* Trecho para leitura
É provável que Kirchhoff tenha se interessado pelo problema do equilíbrio da radiação com a matéria para dar base teórica aos resultados obtidos empiricamente no estudo dos espectros dos elementos. De fato, como veremos, um dos primeiros resultados gerais que obtém é que no equilíbrio, um corpo não emite uma freqüência que ele não possa absorver. Mas, vamos por partes. O grande trabalho de Kirchhoff Sobre a relação entre o poder emissivo e o poder absortivo de corpos para o calor e a luz contém resultados importantíssimos. Tratava-se de, através da termodinâmica, caracterizar a radiação de equilíbrio. Como ele estava partindo do nada, tinha de fazer tudo. Primeiro, identificar as quantidades relevantes. Dado um corpo em equilíbrio com a radiação, tracemos um cone a partir do corpo, abarcando um ângulo sólido $d\Omega$.A energia que, por segundo, atravessa uma seção reta desse cone, será escrita $K d\Omega$. Se selecionarmos agora aquela energia cuja freqüência está entre $\nu$ e $\nu + d\nu$, a energia será $K_\nu d\Omega$, por unidade de intervalo de freqüência. Então, argumentos elementares mostram que a densidade espectral de energia eletromagnética (energia por unidade de volume, com freqüência entre $\nu$ e $\nu + d\nu$, por unidade de intervalo de freqüência.Ufa!) vale
\begin{displaymath}
u_\nu = \frac{8\pi}{c}K_\nu
\end{displaymath} (1)

e o resultado é o dobro do que o leitor esperava porque estamos considerando os dois estados de polarização das ondas eletromagnéticas.

A absortividade do corpo é definida como sendo a fração da energia que incide sobre o corpo que é transformada em calor. Denotada por $A_\nu$, temos, então, que a quantidade de energia que, por unidade de tempo, etc., é transformada em calor é $A_\nu K_\nu (T)$, pois que estas quantidades dependem da temperatura absoluta $T$. No equilíbrio, essa energia absorvida pelo corpo deve ser reposta. Seja $E_\nu$ a emissividade do corpo, isto é, a quantidade de energia emitida pelo corpo nos mesmos $d\Omega$, $\nu$, etc. Então, devemos ter $E_\nu = A_\nu K_\nu(T)$, ou

\begin{displaymath}
\frac{E_\nu}{A_\nu} = K_\nu(T) = \frac{c}{8\pi}u_\nu(T)

* Registros armazenados
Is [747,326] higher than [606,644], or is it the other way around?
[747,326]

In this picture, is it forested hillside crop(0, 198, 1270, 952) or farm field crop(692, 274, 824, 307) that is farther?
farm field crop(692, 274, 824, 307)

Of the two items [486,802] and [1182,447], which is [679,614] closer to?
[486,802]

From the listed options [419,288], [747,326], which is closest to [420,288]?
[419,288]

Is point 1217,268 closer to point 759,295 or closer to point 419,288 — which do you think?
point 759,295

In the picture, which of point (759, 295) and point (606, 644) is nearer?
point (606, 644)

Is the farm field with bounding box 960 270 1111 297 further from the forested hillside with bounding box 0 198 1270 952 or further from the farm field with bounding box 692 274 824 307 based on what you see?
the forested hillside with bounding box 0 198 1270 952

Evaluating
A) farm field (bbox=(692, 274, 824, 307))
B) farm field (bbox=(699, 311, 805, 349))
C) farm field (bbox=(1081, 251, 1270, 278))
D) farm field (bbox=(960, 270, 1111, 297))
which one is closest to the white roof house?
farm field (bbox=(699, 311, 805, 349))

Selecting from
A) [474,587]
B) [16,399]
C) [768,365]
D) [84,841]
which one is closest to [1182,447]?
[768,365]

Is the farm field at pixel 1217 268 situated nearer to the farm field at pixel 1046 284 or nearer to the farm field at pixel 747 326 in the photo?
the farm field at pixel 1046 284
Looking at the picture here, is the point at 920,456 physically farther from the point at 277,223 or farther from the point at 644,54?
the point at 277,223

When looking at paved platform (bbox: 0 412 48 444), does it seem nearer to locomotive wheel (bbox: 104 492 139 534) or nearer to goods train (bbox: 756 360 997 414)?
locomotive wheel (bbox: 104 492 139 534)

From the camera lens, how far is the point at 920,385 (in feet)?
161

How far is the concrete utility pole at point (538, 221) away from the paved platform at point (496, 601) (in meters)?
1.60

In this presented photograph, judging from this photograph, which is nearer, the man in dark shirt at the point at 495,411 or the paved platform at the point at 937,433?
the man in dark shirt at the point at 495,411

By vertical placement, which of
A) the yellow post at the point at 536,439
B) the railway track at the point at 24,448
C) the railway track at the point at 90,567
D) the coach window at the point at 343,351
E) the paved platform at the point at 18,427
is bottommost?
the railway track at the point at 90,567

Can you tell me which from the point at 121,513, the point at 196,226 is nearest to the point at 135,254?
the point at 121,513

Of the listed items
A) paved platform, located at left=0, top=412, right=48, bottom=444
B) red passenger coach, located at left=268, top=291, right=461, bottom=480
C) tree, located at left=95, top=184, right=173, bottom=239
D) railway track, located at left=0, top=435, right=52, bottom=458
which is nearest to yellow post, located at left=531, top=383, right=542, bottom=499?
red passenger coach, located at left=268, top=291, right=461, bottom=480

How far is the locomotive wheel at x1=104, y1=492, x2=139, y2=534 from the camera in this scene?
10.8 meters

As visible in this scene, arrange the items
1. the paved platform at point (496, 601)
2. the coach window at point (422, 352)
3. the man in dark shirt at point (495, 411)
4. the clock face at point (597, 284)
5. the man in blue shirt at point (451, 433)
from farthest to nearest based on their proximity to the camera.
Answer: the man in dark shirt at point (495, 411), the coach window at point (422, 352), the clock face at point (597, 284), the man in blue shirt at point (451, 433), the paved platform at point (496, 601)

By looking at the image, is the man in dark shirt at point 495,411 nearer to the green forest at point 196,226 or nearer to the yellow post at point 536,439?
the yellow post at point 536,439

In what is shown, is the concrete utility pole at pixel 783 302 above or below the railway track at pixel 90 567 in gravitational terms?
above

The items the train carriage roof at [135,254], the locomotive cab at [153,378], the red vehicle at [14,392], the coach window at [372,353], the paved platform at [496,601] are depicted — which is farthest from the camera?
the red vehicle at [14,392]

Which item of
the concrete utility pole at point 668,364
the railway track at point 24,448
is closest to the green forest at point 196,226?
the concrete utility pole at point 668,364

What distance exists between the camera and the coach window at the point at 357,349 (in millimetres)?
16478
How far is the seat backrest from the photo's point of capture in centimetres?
...
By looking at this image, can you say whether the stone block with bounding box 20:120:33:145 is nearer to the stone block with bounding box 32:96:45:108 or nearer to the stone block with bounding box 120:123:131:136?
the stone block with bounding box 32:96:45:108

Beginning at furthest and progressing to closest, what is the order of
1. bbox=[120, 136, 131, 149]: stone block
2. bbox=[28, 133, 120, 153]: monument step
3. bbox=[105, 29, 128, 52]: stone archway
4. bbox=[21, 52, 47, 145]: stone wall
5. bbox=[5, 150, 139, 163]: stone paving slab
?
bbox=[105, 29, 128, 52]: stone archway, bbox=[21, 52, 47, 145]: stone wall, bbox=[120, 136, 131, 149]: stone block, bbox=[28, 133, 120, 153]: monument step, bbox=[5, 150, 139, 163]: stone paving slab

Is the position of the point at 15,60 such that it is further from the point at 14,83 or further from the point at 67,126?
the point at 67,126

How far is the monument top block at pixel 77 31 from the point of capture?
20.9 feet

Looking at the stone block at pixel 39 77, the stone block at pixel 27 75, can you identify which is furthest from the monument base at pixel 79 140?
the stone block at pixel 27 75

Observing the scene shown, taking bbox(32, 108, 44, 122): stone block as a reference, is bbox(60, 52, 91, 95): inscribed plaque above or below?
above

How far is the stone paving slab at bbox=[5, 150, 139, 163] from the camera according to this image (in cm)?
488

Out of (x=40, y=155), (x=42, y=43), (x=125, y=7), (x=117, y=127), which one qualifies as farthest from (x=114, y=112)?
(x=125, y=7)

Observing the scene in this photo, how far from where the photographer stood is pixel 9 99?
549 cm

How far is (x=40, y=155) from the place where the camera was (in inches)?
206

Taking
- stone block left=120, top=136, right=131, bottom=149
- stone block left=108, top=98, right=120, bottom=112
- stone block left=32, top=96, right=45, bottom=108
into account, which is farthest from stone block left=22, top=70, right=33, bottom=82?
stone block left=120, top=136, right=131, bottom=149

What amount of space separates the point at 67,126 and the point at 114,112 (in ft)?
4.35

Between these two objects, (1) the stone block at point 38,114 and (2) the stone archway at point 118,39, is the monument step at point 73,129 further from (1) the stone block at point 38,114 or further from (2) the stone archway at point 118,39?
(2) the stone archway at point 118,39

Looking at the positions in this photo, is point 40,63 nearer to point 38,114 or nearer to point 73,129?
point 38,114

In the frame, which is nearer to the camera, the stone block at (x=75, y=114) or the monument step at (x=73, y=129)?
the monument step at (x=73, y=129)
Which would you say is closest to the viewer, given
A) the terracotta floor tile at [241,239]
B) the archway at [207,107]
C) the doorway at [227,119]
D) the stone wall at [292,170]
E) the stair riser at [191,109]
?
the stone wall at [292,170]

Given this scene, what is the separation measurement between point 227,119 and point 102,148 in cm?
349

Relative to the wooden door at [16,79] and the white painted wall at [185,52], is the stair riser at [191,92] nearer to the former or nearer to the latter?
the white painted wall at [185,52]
* * *
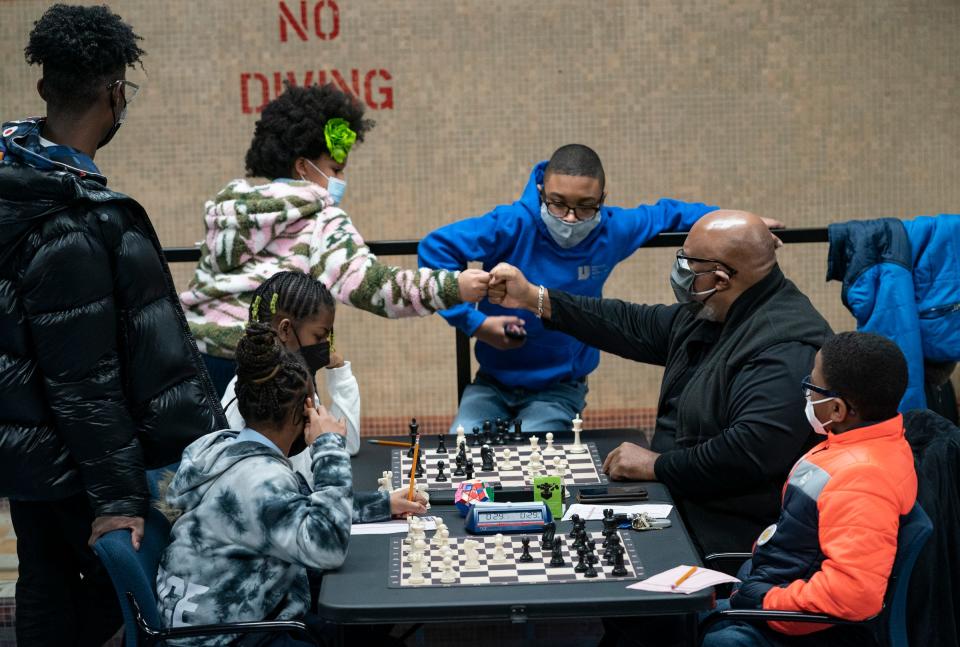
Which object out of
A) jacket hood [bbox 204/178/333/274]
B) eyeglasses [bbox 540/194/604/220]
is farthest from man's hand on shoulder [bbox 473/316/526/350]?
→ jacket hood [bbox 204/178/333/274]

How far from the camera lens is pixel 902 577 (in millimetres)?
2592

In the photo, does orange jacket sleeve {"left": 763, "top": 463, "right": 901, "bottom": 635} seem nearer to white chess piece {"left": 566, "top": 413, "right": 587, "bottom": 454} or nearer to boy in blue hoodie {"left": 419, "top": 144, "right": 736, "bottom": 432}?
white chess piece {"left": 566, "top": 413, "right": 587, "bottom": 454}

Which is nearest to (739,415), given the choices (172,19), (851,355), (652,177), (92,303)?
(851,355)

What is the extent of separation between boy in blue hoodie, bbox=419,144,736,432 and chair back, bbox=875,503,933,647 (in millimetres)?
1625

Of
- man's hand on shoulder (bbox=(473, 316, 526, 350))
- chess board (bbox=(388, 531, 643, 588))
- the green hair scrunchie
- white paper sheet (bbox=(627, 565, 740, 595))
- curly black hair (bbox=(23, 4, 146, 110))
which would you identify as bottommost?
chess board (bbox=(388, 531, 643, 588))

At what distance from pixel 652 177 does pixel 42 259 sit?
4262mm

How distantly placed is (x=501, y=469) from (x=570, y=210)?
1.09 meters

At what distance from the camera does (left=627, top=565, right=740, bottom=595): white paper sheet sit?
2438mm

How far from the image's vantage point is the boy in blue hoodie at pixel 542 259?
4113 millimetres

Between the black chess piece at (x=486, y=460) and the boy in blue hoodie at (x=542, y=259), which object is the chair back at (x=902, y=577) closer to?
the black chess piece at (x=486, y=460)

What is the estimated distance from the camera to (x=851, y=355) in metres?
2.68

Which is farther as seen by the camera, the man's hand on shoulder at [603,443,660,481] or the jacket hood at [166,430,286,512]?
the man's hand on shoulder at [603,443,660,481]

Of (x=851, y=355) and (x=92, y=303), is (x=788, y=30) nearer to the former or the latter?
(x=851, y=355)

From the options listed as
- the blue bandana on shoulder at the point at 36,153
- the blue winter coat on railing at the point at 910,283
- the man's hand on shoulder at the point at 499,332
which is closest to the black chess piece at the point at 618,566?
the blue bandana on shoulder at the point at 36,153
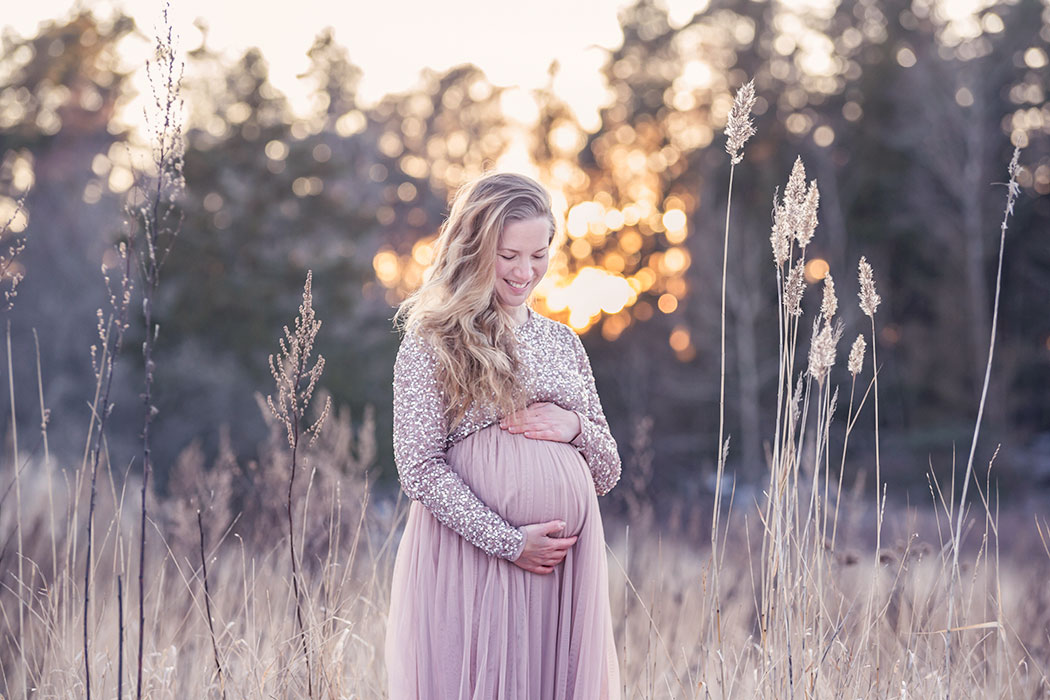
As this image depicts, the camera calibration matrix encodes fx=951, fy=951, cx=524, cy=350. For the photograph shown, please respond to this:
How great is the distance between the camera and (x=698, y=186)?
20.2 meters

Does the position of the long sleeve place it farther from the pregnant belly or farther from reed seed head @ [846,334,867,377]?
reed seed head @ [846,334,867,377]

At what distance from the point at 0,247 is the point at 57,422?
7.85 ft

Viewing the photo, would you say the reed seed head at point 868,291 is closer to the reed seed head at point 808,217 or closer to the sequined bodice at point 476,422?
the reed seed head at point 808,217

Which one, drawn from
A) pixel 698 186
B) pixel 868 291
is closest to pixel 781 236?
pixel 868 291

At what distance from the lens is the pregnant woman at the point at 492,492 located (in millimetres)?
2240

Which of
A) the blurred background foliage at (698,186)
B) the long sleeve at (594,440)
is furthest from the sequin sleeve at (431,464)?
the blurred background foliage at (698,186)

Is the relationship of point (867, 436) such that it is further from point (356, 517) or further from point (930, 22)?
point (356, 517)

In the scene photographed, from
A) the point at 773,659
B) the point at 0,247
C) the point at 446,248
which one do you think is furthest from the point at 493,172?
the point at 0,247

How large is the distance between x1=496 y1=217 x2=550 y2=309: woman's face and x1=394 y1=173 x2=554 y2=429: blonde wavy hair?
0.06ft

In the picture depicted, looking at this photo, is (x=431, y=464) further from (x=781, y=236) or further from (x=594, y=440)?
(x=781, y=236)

* Instruções de trabalho
Diga se cada afirmação a seguir concorda com o trecho sobre Kirchhoff, respondendo sim ou não e citando literalmente as palavras do trecho que decidem a questão. 1. O valor da densidade espectral de energia é o dobro do esperado porque se consideram os dois estados de polarização das ondas eletromagnéticas. 2. A absortividade do corpo é definida como a fração da energia incidente que é refletida pelo corpo. 3. Kirchhoff partiu de trabalhos anteriores que já haviam identificado as quantidades relevantes. Os registros não têm nenhum papel aqui.

* Resposta escrita
1. Sim: "o resultado é o dobro do que o leitor esperava porque estamos considerando os dois estados de polarização das ondas eletromagnéticas"
2. Não: "A absortividade do corpo é definida como sendo a fração da energia que incide sobre o corpo que é transformada em calor"
3. Não: "Como ele estava partindo do nada, tinha de fazer tudo"